Barriers aren’t just physical. Attitudinal barriers in workplaces keep employers and the workforce from becoming more aware and sensitive to the needs of persons with disabilities. Nidhi called out the prevalent mindset that expects people with disabilities to be grateful when they get a job. She said, “The environment remains that of unequal pay, discriminatory behaviour and charity.”
Dr Singh added that this issue needed to be tackled if India were to achieve Goal 8 of the SDGs for Agenda2030. Goal 8 aims to achieve full and productive employment and decent work for men and women and equal pay for work of equal value, including for people with disabilities. Preeti wants efforts to sensitize the workforce to go beyond a two-hour workshop. To tackle ableism effectively, changes would need to be made to the overall culture of the organisation, including amending the recruitment process to reduce discrimination.
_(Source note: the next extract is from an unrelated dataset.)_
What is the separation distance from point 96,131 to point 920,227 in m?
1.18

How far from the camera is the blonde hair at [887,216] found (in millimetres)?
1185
What the government needs to do
On being asked about what the government should do, the activists generously added to the priority to-do checklist. The leading policy making approach, Nipun said, would have to be that of ‘nothing about us without us’ which means increased representation and deliberate inclusion of persons with disabilities while making policies. He expressed his shock at the fact that no political party has a disability cell like they have for other minorities. To prevent more public spaces from being inaccessible, he asked for “accessibility NOCs’ before organisations could be given completion certificates and mainstreaming of disability by including it in B.Ed training, sensitising doctors and mainstreaming accessibility in architecture colleges.”
Dr Singh laid out some specifics. He wants the government to ban the derogatory and patronising word ‘divyang’ to refer to persons with disabilities. He singled out 3.3 under Chapter II on Rights and Entitlements of the Rights of Persons with Disabilities Act, 2016, and thinks it needs to be removed as it is discriminatory. The law currently says persons of disabilities may not be discriminated against unless the reason to discriminate/discriminatory act achieves a legitimate aim. He also requested for the removal of ‘Limited Guardianship’ – wherein another person is allowed to make legal decisions on behalf of the concerned person with disability. The provision violates the Convention on the Rights of Persons with Disabilities – a United Nations human rights treaty of which India is a signatory, and is required to be in compliance.
Popular culture shapes our understanding of places and people through powerful stories. Bollywood movies influence popular imaginations a great deal and it has done an abysmal job so far when it comes to representing persons with disabilities. On watching the big budget, multi-starrer dud Zero, Preeti shared her reflections. She said, “We’re shown in extremes, either as an inspiration or in light of pity or sympathy. I remember watching Zero and feeling, do I have to be a scientist to be celebrated as an individual?” Nidhi illustrated Bollywood’s many errors and inadequacies through examples. She accused Bollywood of perpetuating charity, heroism and asexuality and the thought that disability is a burden. “Through Mann, it gives the message that you’re not equally worthy in a relationship. Through Khamoshi, it says, that disabled couples exploit their children to work. Zero shows that you could be a wheelchair using scientist but to prove your worth you need to pick a pen.”
While an exhaustive assessment of the Accessible India Campaign is pending, we as a society and as our extension, the government, continues to ignore the memo on how to be better to our fellow citizens with disabilities. It’s time we take conscious efforts to ensure we’re more aware and vigilant and know how to better support disability rights activists in amplifying their voices and holding the government accountable for its actions.